Varsovie mène la fronde

D’autres voix, cependant, persistent à miser sur un autre scénario : celui où le sommet européen de la semaine prochaine, qui a été saisi du sujet, maintienne sa décision du mois d’avril quant à un système volontaire. Selon ce scénario, prôné notamment par la Pologne farouchement opposée aux quotas obligatoires et menant la fronde à la tête d’un groupe de pays de l’Est, le Conseil européen (les 28 chefs d’Etat et de gouvernement) adopterait le nombre de 40.000 demandeurs d’asile à répartir, mais sur base volontaire, à charge pour la Commission européenne et les gouvernements de s’entendre sur une répartition qui atteindrait cet objectif.

Le ministre français Bernard Cazeneuve tenait à ce sujet des propos ambivalents, paraissant une fois prôner le système obligatoire, et à d’autres moments un « système volontaire coordonné ». Mais beaucoup, notamment à la Commission européenne, jugent l’idée complètement illusoire : c’est bien la raison pour laquelle le président de la Commission Jean-Claude Juncker a eu l’audace – l’outrecuidance, selon d’autres – de tenter de forcer un schéma obligatoire.

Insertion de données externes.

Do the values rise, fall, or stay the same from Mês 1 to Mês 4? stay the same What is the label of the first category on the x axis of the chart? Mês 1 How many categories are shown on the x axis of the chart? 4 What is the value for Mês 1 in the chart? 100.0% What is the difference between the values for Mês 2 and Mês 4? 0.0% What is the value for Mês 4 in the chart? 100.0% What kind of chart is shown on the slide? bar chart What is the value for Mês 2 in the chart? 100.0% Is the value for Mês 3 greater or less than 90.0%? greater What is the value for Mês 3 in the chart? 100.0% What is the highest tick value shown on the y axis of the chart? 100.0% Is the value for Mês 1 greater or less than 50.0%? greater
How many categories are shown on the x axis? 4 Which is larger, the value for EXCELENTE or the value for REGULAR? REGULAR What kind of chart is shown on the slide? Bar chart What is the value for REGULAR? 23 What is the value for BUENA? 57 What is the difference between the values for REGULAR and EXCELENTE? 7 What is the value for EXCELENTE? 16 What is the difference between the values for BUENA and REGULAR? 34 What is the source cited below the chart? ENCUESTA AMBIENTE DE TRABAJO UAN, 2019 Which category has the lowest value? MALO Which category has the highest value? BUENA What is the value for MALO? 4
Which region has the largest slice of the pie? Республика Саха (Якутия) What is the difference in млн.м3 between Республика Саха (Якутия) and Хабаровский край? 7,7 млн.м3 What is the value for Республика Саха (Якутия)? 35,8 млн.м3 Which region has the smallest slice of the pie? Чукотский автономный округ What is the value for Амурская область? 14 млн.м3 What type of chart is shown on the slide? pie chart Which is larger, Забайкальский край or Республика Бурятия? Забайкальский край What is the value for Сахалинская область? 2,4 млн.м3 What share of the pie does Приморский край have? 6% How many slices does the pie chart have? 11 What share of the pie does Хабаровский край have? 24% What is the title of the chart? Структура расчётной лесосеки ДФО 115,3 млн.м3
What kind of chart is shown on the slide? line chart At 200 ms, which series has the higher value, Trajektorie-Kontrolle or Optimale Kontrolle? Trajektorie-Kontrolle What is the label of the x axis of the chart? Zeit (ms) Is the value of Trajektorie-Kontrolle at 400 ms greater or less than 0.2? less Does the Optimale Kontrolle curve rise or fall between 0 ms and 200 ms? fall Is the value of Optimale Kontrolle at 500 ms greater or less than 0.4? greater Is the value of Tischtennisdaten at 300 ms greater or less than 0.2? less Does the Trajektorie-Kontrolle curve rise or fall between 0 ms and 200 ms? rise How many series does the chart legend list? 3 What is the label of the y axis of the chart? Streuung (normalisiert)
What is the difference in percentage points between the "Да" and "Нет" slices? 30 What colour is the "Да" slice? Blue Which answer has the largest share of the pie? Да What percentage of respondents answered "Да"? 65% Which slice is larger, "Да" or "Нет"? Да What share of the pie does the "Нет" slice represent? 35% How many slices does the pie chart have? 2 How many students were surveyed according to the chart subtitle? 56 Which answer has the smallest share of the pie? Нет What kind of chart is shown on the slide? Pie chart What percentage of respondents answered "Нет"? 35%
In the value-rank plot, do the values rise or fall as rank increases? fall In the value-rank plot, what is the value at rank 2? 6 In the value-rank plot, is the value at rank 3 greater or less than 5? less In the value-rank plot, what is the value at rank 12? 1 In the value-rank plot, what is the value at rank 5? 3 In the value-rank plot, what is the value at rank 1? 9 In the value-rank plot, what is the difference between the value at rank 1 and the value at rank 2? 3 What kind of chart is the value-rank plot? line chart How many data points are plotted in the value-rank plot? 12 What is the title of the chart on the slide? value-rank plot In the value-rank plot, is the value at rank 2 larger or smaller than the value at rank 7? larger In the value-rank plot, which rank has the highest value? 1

Mais si la Pologne, considérée aujourd’hui comme l’un des grands Etats-membres sans lequel ou contre laquel il n’est plus imaginable d’avancer en Europe, s’arc-boute sur son opposition, appuyée par quelques autres pays de la région, il y a peu de chances qu’Angela Merkel ou François Hollande consentent à forcer la décision. Les contacts diplomatiques entre Berlin et Varsovie se sont d’ailleurs intensifiés encore plus que de coutume : l’Allemagne ne perd pas l’espoir d’emporter une décision favorable de la Première ministre polonaise Ewa Kopacz.